◆ **What the task asks**: Each record is to be copied exactly, with its pictures left behind.

◆ **Data shown**:

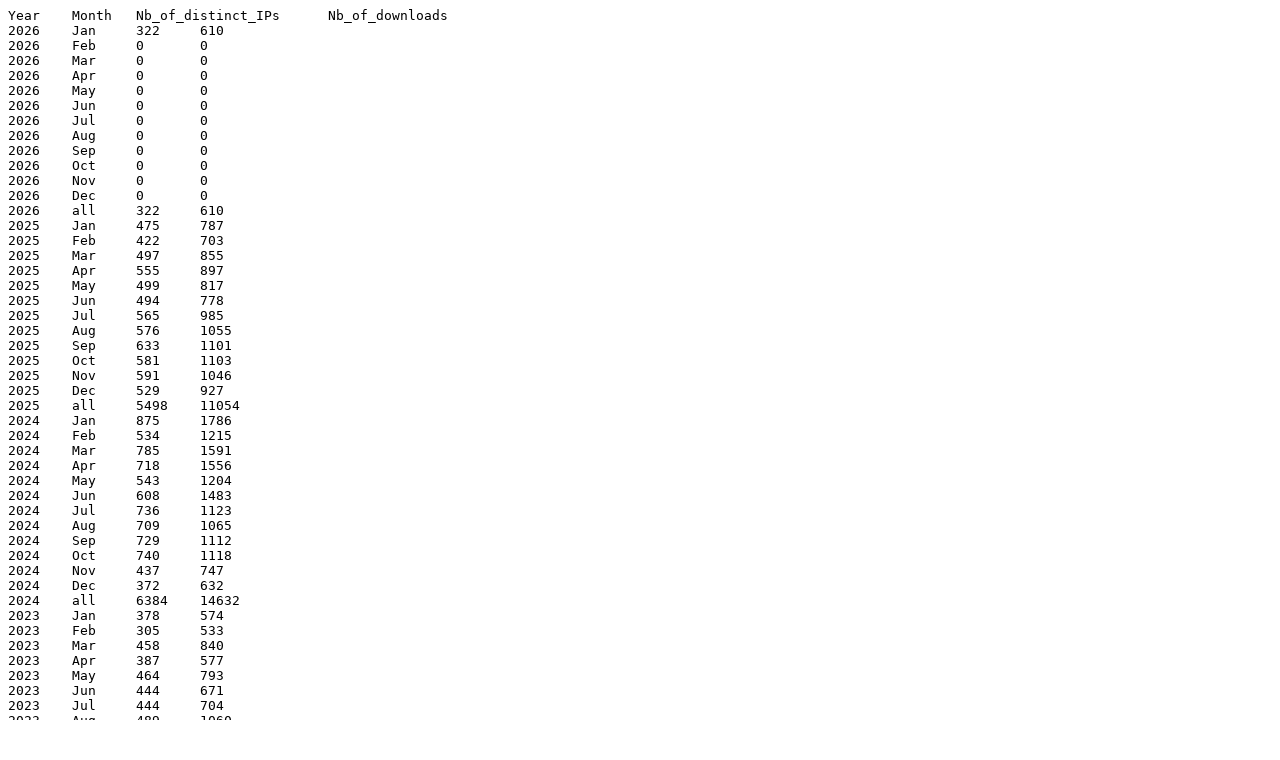

--- FILE ---
content_type: text/plain
request_url: https://bioconductor.org/packages/stats/data-experiment/depmap/depmap_stats.tab
body_size: 755
content:
Year	Month	Nb_of_distinct_IPs	Nb_of_downloads
2026	Jan	322	610
2026	Feb	0	0
2026	Mar	0	0
2026	Apr	0	0
2026	May	0	0
2026	Jun	0	0
2026	Jul	0	0
2026	Aug	0	0
2026	Sep	0	0
2026	Oct	0	0
2026	Nov	0	0
2026	Dec	0	0
2026	all	322	610
2025	Jan	475	787
2025	Feb	422	703
2025	Mar	497	855
2025	Apr	555	897
2025	May	499	817
2025	Jun	494	778
2025	Jul	565	985
2025	Aug	576	1055
2025	Sep	633	1101
2025	Oct	581	1103
2025	Nov	591	1046
2025	Dec	529	927
2025	all	5498	11054
2024	Jan	875	1786
2024	Feb	534	1215
2024	Mar	785	1591
2024	Apr	718	1556
2024	May	543	1204
2024	Jun	608	1483
2024	Jul	736	1123
2024	Aug	709	1065
2024	Sep	729	1112
2024	Oct	740	1118
2024	Nov	437	747
2024	Dec	372	632
2024	all	6384	14632
2023	Jan	378	574
2023	Feb	305	533
2023	Mar	458	840
2023	Apr	387	577
2023	May	464	793
2023	Jun	444	671
2023	Jul	444	704
2023	Aug	489	1060
2023	Sep	423	1038
2023	Oct	574	1517
2023	Nov	843	1910
2023	Dec	1152	1913
2023	all	5315	12130
2022	Jan	131	237
2022	Feb	144	268
2022	Mar	154	301
2022	Apr	150	246
2022	May	283	411
2022	Jun	333	528
2022	Jul	265	520
2022	Aug	411	713
2022	Sep	317	578
2022	Oct	318	493
2022	Nov	475	775
2022	Dec	364	615
2022	all	2852	5685
2021	Jan	56	173
2021	Feb	72	197
2021	Mar	82	176
2021	Apr	117	213
2021	May	82	136
2021	Jun	139	295
2021	Jul	183	361
2021	Aug	99	198
2021	Sep	103	180
2021	Oct	113	222
2021	Nov	119	291
2021	Dec	118	252
2021	all	1083	2694
2020	Jan	26	44
2020	Feb	19	28
2020	Mar	34	63
2020	Apr	34	72
2020	May	57	112
2020	Jun	51	107
2020	Jul	42	112
2020	Aug	62	132
2020	Sep	48	99
2020	Oct	66	141
2020	Nov	64	306
2020	Dec	60	135
2020	all	471	1351
2019	Jan	0	0
2019	Feb	0	0
2019	Mar	0	0
2019	Apr	0	0
2019	May	0	0
2019	Jun	2	2
2019	Jul	8	14
2019	Aug	7	8
2019	Sep	22	30
2019	Oct	16	49
2019	Nov	35	50
2019	Dec	23	30
2019	all	92	183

◆ **Exercise output**:
--- FILE ---
content_type: text/plain
request_url: https://bioconductor.org/packages/stats/data-experiment/depmap/depmap_stats.tab
body_size: 755
content:
Year	Month	Nb_of_distinct_IPs	Nb_of_downloads
2026	Jan	322	610
2026	Feb	0	0
2026	Mar	0	0
2026	Apr	0	0
2026	May	0	0
2026	Jun	0	0
2026	Jul	0	0
2026	Aug	0	0
2026	Sep	0	0
2026	Oct	0	0
2026	Nov	0	0
2026	Dec	0	0
2026	all	322	610
2025	Jan	475	787
2025	Feb	422	703
2025	Mar	497	855
2025	Apr	555	897
2025	May	499	817
2025	Jun	494	778
2025	Jul	565	985
2025	Aug	576	1055
2025	Sep	633	1101
2025	Oct	581	1103
2025	Nov	591	1046
2025	Dec	529	927
2025	all	5498	11054
2024	Jan	875	1786
2024	Feb	534	1215
2024	Mar	785	1591
2024	Apr	718	1556
2024	May	543	1204
2024	Jun	608	1483
2024	Jul	736	1123
2024	Aug	709	1065
2024	Sep	729	1112
2024	Oct	740	1118
2024	Nov	437	747
2024	Dec	372	632
2024	all	6384	14632
2023	Jan	378	574
2023	Feb	305	533
2023	Mar	458	840
2023	Apr	387	577
2023	May	464	793
2023	Jun	444	671
2023	Jul	444	704
2023	Aug	489	1060
2023	Sep	423	1038
2023	Oct	574	1517
2023	Nov	843	1910
2023	Dec	1152	1913
2023	all	5315	12130
2022	Jan	131	237
2022	Feb	144	268
2022	Mar	154	301
2022	Apr	150	246
2022	May	283	411
2022	Jun	333	528
2022	Jul	265	520
2022	Aug	411	713
2022	Sep	317	578
2022	Oct	318	493
2022	Nov	475	775
2022	Dec	364	615
2022	all	2852	5685
2021	Jan	56	173
2021	Feb	72	197
2021	Mar	82	176
2021	Apr	117	213
2021	May	82	136
2021	Jun	139	295
2021	Jul	183	361
2021	Aug	99	198
2021	Sep	103	180
2021	Oct	113	222
2021	Nov	119	291
2021	Dec	118	252
2021	all	1083	2694
2020	Jan	26	44
2020	Feb	19	28
2020	Mar	34	63
2020	Apr	34	72
2020	May	57	112
2020	Jun	51	107
2020	Jul	42	112
2020	Aug	62	132
2020	Sep	48	99
2020	Oct	66	141
2020	Nov	64	306
2020	Dec	60	135
2020	all	471	1351
2019	Jan	0	0
2019	Feb	0	0
2019	Mar	0	0
2019	Apr	0	0
2019	May	0	0
2019	Jun	2	2
2019	Jul	8	14
2019	Aug	7	8
2019	Sep	22	30
2019	Oct	16	49
2019	Nov	35	50
2019	Dec	23	30
2019	all	92	183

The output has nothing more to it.